Und diese ist erneut vom Feinsten. Nach wie vor präsentiert sich Ice Age im reduzierten Look. Bei Blue Skys Erfolgsfranchise spielte eine überdetaillierte Welt mit vollkommen fotorealistischer Flora und Fauna oder darin lebenden Tieren noch nie eine Rolle. Alles wirkte immer ein wenig kantiger, schroffer, ohne dass die eigentlichen Animationen der Charaktere irgendwie lieblos gewirkt hätten. Ganz im Gegenteil. Animationstechnisch war man immer state of the art. Das setzt sich in der drei unisono fort, erfährt aber diesmal eine deutliche Steigerung in Sachen Detailfreude, da mit dem Eindringen in die unterirdische Welt eine andere Umwelt etabliert wird. Und so präsentiert sich Ice Age lebendiger und farbiger als je zuvor und beweist erneut die definitive Vorherrschaft der Filmschmiede auf dem Gebiet der Lichtsetzung. Obendrein erlaubt man sich auch in dieser neuen Welt die Freiheit, keinen Animationsfilm abliefern zu müssen, der die Wirklichkeit kopiert. Und so hat auch hier jeder neu eingeführte Unterweltcharakter unbedingt cartooneske Anwandlungen. Das reicht von schrägen Körperverbiegungsmöglichkeiten hin zu schielenden Dinosauriern und macht vor zu Vegetariern umerzogenen Fleischfresserbabies lange nicht Halt. Als besonders edel erweist sich die (mittels genialer Partikeleffekte erstellte) Rückblende in Bucks Kampf mit Rudy, die nicht atmosphärischer hätte umgesetzt werden können. Die unglaublich schnellen Kamerafahrten und Zooms (etwa bei Bucks Aufzählung der zu befolgenden Regeln) sind dann quasi die Cocktailkirsche auf dem technischen zehn Gänge Menü. Großartig.

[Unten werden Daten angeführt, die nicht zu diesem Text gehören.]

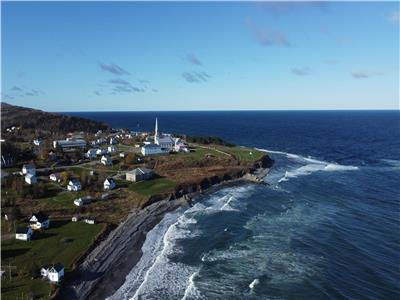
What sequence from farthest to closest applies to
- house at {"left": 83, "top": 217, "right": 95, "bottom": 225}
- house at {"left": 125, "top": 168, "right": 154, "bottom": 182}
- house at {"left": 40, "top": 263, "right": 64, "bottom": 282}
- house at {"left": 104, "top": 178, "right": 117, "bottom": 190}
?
house at {"left": 125, "top": 168, "right": 154, "bottom": 182} < house at {"left": 104, "top": 178, "right": 117, "bottom": 190} < house at {"left": 83, "top": 217, "right": 95, "bottom": 225} < house at {"left": 40, "top": 263, "right": 64, "bottom": 282}

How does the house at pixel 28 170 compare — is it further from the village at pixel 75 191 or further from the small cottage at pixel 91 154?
the small cottage at pixel 91 154

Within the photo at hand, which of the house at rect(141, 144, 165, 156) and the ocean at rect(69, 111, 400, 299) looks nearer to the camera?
the ocean at rect(69, 111, 400, 299)

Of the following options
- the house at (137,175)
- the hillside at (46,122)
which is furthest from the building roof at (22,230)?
the hillside at (46,122)

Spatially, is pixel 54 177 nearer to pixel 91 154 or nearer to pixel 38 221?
pixel 91 154

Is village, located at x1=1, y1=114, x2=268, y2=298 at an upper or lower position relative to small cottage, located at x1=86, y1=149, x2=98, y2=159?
lower

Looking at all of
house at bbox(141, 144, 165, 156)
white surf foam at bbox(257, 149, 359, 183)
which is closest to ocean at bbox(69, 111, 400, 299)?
white surf foam at bbox(257, 149, 359, 183)

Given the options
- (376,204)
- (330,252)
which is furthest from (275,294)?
(376,204)

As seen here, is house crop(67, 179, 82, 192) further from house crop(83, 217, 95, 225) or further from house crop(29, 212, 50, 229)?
house crop(29, 212, 50, 229)

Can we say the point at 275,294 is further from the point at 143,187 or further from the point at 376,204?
the point at 143,187
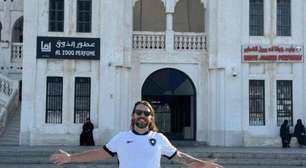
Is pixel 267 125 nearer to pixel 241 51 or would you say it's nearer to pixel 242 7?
pixel 241 51

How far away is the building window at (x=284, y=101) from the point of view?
2656 cm

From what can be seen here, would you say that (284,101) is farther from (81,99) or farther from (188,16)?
(81,99)

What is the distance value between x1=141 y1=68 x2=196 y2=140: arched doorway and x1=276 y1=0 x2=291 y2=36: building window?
5.07 m

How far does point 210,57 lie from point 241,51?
149 cm

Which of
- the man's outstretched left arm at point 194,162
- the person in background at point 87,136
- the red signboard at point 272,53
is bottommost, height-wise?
the person in background at point 87,136

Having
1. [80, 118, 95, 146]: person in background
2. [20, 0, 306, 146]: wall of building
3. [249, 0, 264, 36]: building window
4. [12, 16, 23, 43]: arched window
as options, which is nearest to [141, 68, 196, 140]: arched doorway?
[20, 0, 306, 146]: wall of building

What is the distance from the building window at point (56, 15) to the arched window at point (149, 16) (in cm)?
446

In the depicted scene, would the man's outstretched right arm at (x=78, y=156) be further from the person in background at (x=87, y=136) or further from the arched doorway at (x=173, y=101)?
the arched doorway at (x=173, y=101)

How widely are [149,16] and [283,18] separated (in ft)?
22.6

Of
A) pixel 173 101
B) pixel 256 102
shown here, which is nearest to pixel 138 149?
pixel 256 102

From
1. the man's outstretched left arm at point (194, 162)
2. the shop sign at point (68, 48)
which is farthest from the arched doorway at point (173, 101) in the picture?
the man's outstretched left arm at point (194, 162)


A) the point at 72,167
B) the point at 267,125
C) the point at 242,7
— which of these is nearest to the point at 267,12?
the point at 242,7

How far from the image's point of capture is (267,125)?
26.4 meters

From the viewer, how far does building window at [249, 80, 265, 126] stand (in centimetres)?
2641
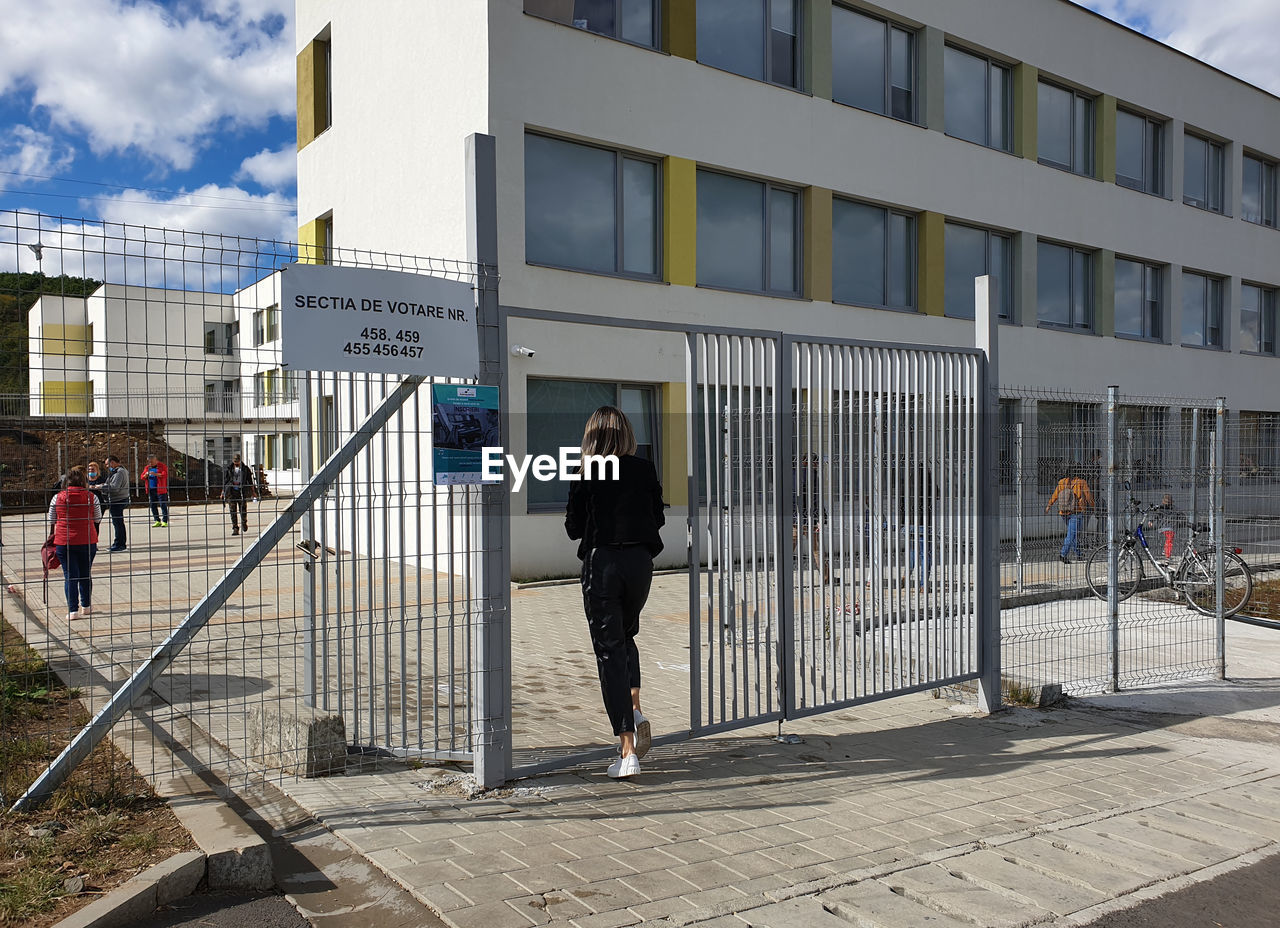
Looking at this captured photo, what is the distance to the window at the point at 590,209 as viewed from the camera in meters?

Doch damit noch lange nicht genug, denn Ice Age 3 kommt in einigen Kinos auch in einer 3D optimierten Fassung daher und verblüfft da mit ungemein plastischen Bildern, die vor außerordentlicher Tiefenschärfe nur so strotzen. Große Anforderungen stellte die 3D Technik ganz sicher an die Animatoren der Fellbedeckungen der Hauptcharaktere, denn dieses wirkt dank der 3D Technik realer als je zuvor und macht förmlich Lust, sich mal in Manfred reinzukuscheln. Zudem ist Ice Age 3 der erste 3D Film der neuen Generation, der keine billigen 3D Effekte einbaut. Hier ragen keine Gegenstände sinnlos in den Raum, fliegt irgendetwas vor unserer Nase herum usw. Die Technik wird hier nur genutzt, um der durchweg funktionierenden Story eben eine interessante Tiefenwirkung zu verpassen, ihr also quasi etwas „Tiefgang“ zu verschaffen! Das konnte man bisher von noch keinem anderen neuen 3D Film behaupten. Dennoch wirkte Scrat nie kultiger als jetzt im gigantischen 3D Verfahren ... ;-)

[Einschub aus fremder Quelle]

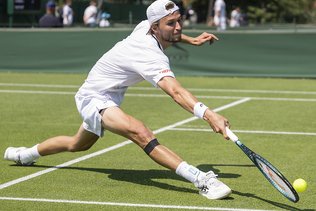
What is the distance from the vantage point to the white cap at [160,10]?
8.01m

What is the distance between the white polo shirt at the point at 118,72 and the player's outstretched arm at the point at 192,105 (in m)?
0.33

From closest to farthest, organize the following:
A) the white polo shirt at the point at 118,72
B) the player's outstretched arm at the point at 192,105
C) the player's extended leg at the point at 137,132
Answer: the player's outstretched arm at the point at 192,105 → the player's extended leg at the point at 137,132 → the white polo shirt at the point at 118,72

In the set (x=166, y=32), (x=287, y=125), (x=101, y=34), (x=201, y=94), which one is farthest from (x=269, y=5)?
(x=166, y=32)

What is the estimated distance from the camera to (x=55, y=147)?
8961 mm

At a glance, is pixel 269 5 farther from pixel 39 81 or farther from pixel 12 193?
pixel 12 193

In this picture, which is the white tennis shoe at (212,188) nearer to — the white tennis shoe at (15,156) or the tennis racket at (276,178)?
the tennis racket at (276,178)

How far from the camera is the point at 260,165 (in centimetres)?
720

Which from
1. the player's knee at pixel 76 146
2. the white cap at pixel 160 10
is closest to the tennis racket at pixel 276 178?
the white cap at pixel 160 10

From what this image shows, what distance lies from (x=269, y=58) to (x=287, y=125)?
7.63 m

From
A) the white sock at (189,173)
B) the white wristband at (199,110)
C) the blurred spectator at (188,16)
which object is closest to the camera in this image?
the white wristband at (199,110)

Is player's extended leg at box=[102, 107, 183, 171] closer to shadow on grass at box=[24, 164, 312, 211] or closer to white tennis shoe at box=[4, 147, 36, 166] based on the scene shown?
shadow on grass at box=[24, 164, 312, 211]

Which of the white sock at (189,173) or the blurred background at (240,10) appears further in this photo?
the blurred background at (240,10)

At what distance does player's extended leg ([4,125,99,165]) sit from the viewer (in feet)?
28.7

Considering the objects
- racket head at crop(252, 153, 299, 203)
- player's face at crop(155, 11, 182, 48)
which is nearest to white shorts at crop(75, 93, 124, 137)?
player's face at crop(155, 11, 182, 48)
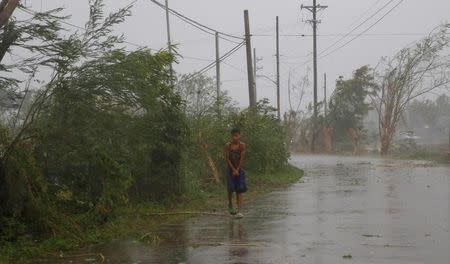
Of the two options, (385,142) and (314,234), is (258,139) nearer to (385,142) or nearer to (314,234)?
(314,234)

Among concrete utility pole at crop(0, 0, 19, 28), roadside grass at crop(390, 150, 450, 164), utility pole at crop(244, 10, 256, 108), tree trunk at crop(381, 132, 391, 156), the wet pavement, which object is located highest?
utility pole at crop(244, 10, 256, 108)

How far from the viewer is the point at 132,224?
11.6 meters

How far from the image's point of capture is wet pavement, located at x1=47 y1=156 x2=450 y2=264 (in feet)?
27.8

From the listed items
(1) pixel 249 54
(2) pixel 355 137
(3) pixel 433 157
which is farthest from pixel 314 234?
(2) pixel 355 137

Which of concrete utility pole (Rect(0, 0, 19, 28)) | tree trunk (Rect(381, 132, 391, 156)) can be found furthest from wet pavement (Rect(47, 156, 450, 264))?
tree trunk (Rect(381, 132, 391, 156))

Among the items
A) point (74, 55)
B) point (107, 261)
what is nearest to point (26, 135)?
point (74, 55)

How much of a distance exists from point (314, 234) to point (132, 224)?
140 inches

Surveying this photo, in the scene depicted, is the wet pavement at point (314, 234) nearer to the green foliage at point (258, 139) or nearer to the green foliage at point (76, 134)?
the green foliage at point (76, 134)

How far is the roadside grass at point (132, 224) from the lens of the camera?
9070 mm

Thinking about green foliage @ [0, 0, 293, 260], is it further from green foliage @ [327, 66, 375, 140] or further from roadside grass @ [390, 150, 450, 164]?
green foliage @ [327, 66, 375, 140]

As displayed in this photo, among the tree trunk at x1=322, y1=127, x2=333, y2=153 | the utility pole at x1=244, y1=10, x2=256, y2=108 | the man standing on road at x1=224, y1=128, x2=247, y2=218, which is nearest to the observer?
the man standing on road at x1=224, y1=128, x2=247, y2=218

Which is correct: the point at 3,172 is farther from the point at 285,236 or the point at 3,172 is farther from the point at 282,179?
the point at 282,179

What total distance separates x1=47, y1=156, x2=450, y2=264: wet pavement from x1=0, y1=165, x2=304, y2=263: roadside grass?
1.35 ft

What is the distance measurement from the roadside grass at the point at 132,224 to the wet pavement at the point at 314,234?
0.41 m
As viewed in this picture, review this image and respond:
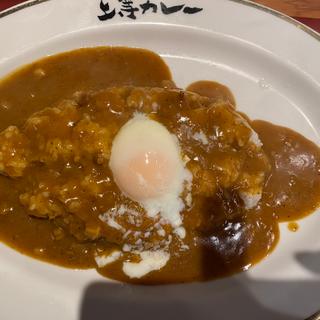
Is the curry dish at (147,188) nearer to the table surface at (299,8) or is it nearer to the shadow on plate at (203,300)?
the shadow on plate at (203,300)

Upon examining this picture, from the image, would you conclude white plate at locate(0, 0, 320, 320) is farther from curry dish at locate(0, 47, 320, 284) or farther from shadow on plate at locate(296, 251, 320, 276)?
curry dish at locate(0, 47, 320, 284)

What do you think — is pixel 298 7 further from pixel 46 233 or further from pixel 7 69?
pixel 46 233

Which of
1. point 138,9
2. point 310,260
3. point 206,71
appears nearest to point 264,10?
point 206,71

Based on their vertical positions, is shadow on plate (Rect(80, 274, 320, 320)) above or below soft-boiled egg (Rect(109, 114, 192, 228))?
below

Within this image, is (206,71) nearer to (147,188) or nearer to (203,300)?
(147,188)

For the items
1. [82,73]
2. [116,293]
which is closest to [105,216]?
[116,293]

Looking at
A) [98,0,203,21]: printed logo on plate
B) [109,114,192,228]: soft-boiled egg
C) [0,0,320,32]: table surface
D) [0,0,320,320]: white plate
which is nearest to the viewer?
[109,114,192,228]: soft-boiled egg

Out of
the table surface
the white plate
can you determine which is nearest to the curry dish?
the white plate

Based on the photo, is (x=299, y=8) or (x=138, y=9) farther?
(x=299, y=8)
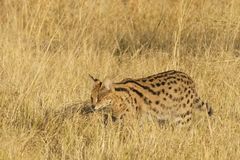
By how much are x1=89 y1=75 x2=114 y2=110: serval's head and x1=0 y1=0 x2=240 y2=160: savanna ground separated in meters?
0.13

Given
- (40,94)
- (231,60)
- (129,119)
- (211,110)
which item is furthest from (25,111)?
(231,60)

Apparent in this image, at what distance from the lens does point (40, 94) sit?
691 cm

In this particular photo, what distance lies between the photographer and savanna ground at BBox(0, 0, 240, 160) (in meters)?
5.86

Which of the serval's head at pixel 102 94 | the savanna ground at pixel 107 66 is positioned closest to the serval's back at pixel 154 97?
the serval's head at pixel 102 94

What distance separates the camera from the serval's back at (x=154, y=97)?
6.46m

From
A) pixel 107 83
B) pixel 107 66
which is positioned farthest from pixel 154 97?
pixel 107 66

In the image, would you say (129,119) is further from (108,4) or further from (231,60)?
(108,4)

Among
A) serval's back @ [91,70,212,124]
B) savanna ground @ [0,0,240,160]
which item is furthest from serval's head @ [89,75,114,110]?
savanna ground @ [0,0,240,160]

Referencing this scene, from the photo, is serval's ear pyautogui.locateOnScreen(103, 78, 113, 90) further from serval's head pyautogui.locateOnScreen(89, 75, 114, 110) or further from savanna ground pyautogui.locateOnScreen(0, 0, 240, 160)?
savanna ground pyautogui.locateOnScreen(0, 0, 240, 160)

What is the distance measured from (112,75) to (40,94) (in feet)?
4.20

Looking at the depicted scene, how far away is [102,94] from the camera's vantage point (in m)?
6.41

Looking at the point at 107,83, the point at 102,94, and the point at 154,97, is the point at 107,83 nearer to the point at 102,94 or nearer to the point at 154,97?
the point at 102,94

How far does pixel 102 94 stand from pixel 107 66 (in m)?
1.70

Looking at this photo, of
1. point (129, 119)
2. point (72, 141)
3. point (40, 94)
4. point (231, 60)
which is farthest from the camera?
point (231, 60)
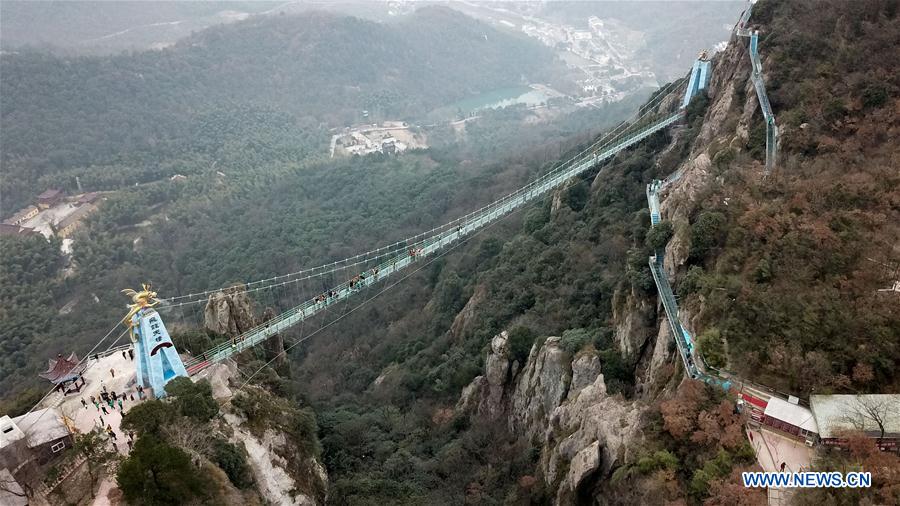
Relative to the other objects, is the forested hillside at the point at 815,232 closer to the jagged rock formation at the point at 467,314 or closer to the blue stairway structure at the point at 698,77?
the blue stairway structure at the point at 698,77

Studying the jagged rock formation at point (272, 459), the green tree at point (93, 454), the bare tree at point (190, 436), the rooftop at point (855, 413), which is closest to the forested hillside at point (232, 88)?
the jagged rock formation at point (272, 459)

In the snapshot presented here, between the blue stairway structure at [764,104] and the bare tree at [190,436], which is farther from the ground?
the blue stairway structure at [764,104]

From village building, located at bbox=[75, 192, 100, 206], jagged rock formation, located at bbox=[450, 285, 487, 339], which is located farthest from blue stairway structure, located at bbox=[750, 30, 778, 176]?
village building, located at bbox=[75, 192, 100, 206]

Will man an dem Film herummäkeln, müsste man konstatieren, dass John Powell bei seinem Soundtrack diesmal nichts eingefallen ist und er recht belanglos zu Werke ging. Hier und da hinkt der Witz der eigentlichen Story dem Witz der Scrateinlagen deutlich hinterher, doch das ist man ja schon gewohnt. Subjektiv nervt mich persönlich die Ottoomnipräsenz, wenn es um die deutsche Synchronisation geht. Zum Glück spielt Sid wie schon in der zwei keine so wichtige Rolle mehr, weswegen man von der ganz großen Ottobreitseite verschont bleibt, das verhinderte aber nicht, dass Otto für den Abspann einen Song namens Ice Age beisteuerte, der zumindest in meiner Vorstellung das Publikum blitzartig flüchten ließ.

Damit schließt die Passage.